+++ READING PASSAGE

If is not to much from me to ask can you pls choose one fro me from here:
http://www.zexstar.com/index.php?ca....products_sort ASC&show_all_products=0&page=1
It is an romanian site but the second menu under the picture are specs so maybe you ca understand.Thanks


----------



## yellow (Nov 11, 2008)

have You checked dealextreme? they mention bin "U" or "T", or ...
with the shop You linked, the bin is not stated, but - of course, like most any shop - the specs of the best bin is there.
I really wonder how all the shops come to the best bins, simply when they are mentionned by the producer and what they do with their older led models
:thinking:


for deciding:
You have to open the light and check what led is inside.
If it looks like this: http://www.zexstar.com/product_info...l-Z-Power-P4-Star--Alb--240lm--125--176-.html it is a STAR --> easy, just change it
it if looks like this: http://www.zexstar.com/product_info...Z-Power-P4-Emiter--Alb--240lm--125--176-.html it is the emitter alone, ask again then
... but these are the two ones possible


----------



## ShooterX (Nov 11, 2008)

it is a star but i am afraid that the led from the first link http://www.zexstar.com/product_info....125--176-.html being so powerful will decrease the run time of the headlamp too much.Thanks anyway for the help


----------



## AvidHiker (Nov 13, 2008)

ShooterX said:


> it is a star but i am afraid that the led from the first link http://www.zexstar.com/product_info....125--176-.html being so powerful will decrease the run time of the headlamp too much.Thanks anyway for the help


 
I highly doubt that, runtime should be the same or better.

++++++
+++ ENTRIES SUPPLIED

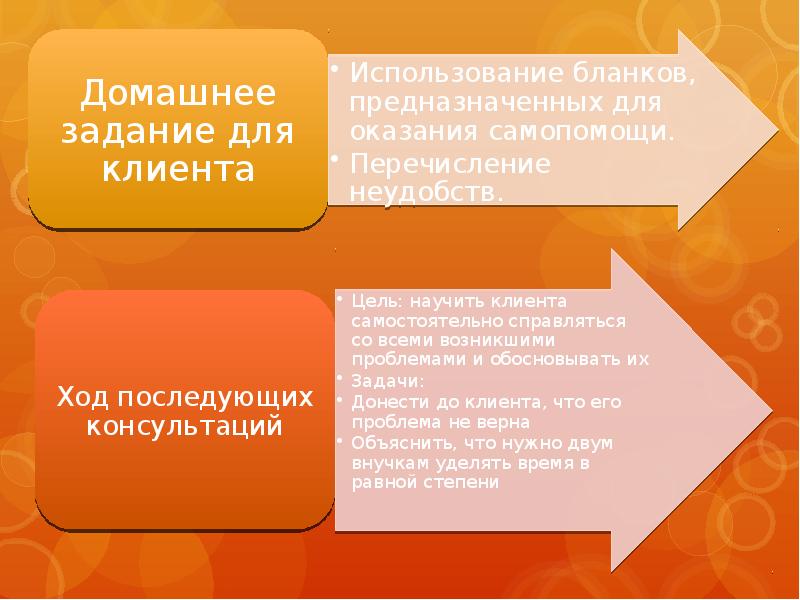 Домашнее задание для клиента

• Использование бланков, предназначенных для оказания самопомощи.
• Перечисление неудобств.

Ход последующих консультаций

• Цель: научить клиента самостоятельно справляться со всеми возникшими проблемами и обосновывать их
• Задачи:
• Донести до клиента, что его проблема не верна
• Объяснить, что нужно двум внучкам уделять время в равной степени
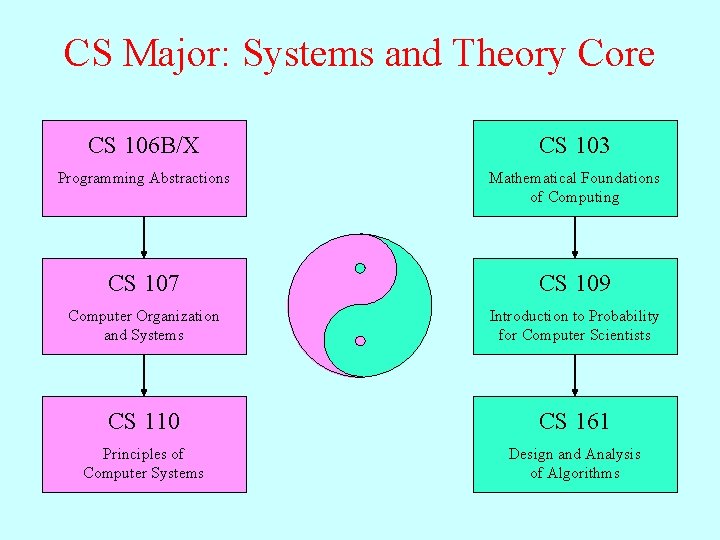 CS Major: Systems and Theory Core

CS 106B/X
Programming Abstractions

CS 107
Computer Organization and Systems

CS 110
Principles of Computer Systems

CS 103
Mathematical Foundations of Computing

CS 109
Introduction to Probability for Computer Scientists

CS 161
Design and Analysis of Algorithms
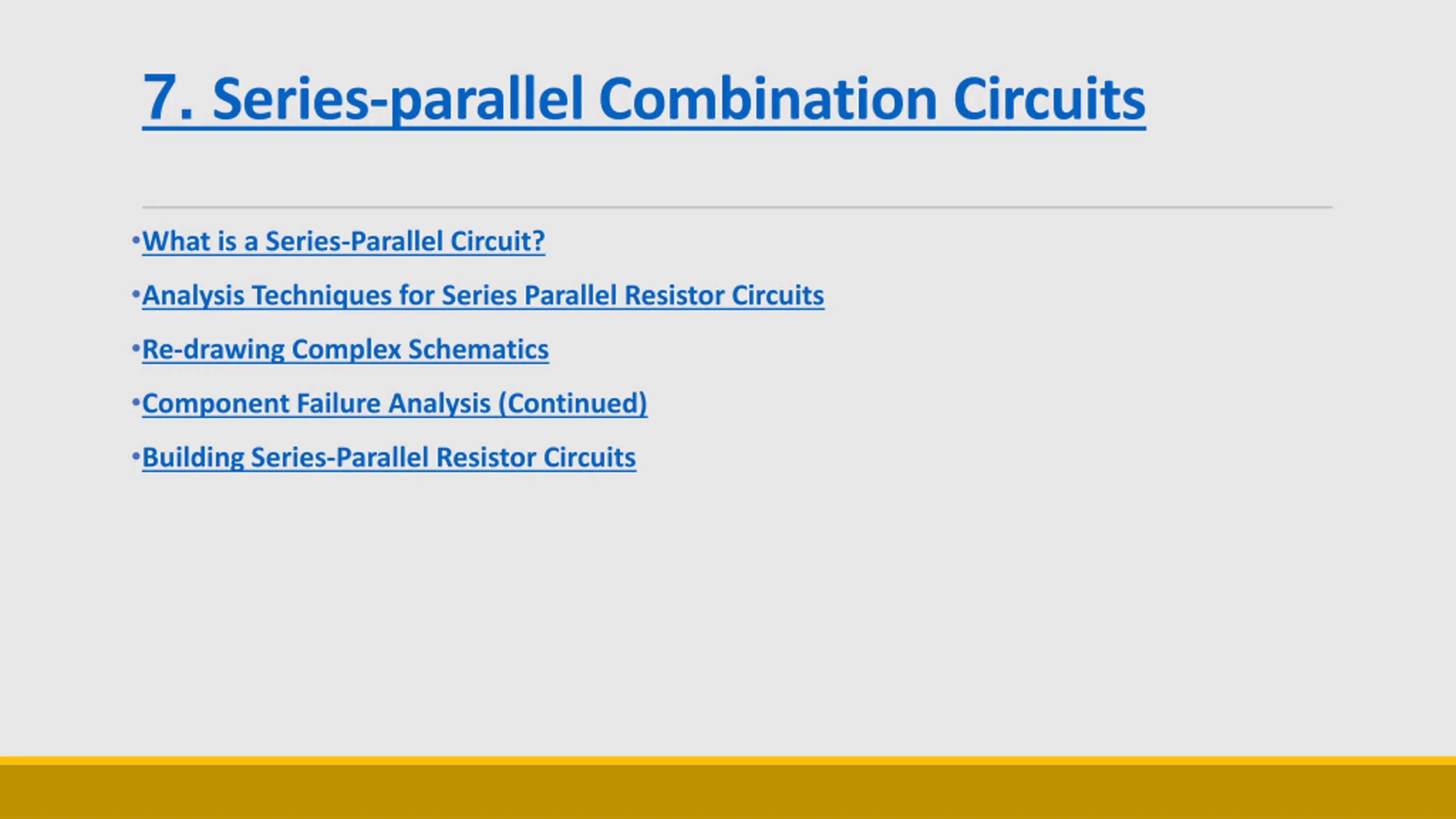 7. Series-parallel Combination Circuits

•What is a Series-Parallel Circuit?

•Analysis Techniques for Series Parallel Resistor Circuits

•Re-drawing Complex Schematics

•Component Failure Analysis (Continued)

•Building Series-Parallel Resistor Circuits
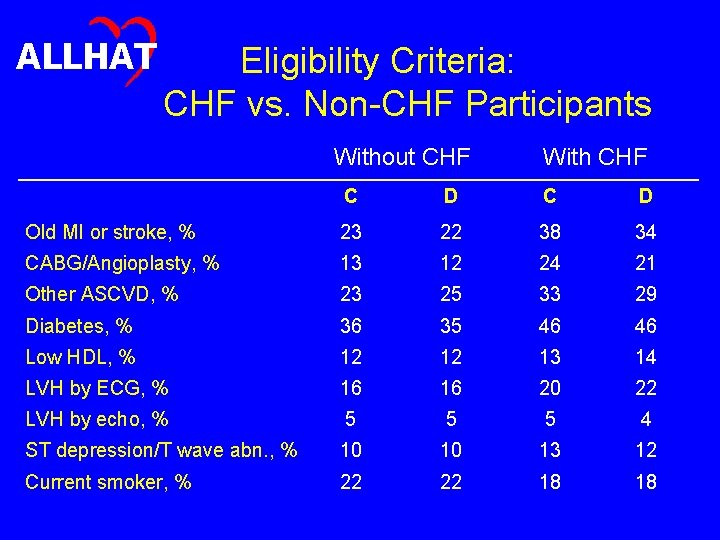 ALLHAT

Eligibility Criteria:
CHF vs. Non-CHF Participants

| | Without CHF | | With CHF | |
|---|---|---|---|---|
| | C | D | C | D |
| Old MI or stroke, % | 23 | 22 | 38 | 34 |
| CABG/Angioplasty, % | 13 | 12 | 24 | 21 |
| Other ASCVD, % | 23 | 25 | 33 | 29 |
| Diabetes, % | 36 | 35 | 46 | 46 |
| Low HDL, % | 12 | 12 | 13 | 14 |
| LVH by ECG, % | 16 | 16 | 20 | 22 |
| LVH by echo, % | 5 | 5 | 5 | 4 |
| ST depression/T wave abn., % | 10 | 10 | 13 | 12 |
| Current smoker, % | 22 | 22 | 18 | 18 |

++++++

● **HOW TO COMPLETE THIS TASK**
Continue the forum thread above about swapping the LED in a headlamp, starting right after its last reply.

● **ANSWER SPACE**
----------



## ShooterX (Nov 14, 2008)

Ok i will buy that,thanks Anyway i"ve ordered one U bin from dealextreme so problem solved


----------



## ShooterX (Dec 19, 2008)

My SSC P4 arrived today from dealextreme so i tried to open the Tikka.Everything is fine a simple modd but a cylindrical grey part came off and i don't know from were.It is a 1,5 cm and it is cylindrical.Can you help me and tell me were i should put it.The light works fine


----------



## Daniel_sk (Dec 19, 2008)

It's probably the hydrogen catalyzer part (because alkalines produce hydrogen and the headlamp is nearly airtight).


----------



## ShooterX (Dec 19, 2008)

Thanks for the fast answer but in the mean time i found it in another user post.Thanks anyway


----------



## ShooterX (Dec 20, 2008)

Finally i have my personal modded Tikka, the result is great more power a more white light and hopefully same run time .Thanks guys for the help.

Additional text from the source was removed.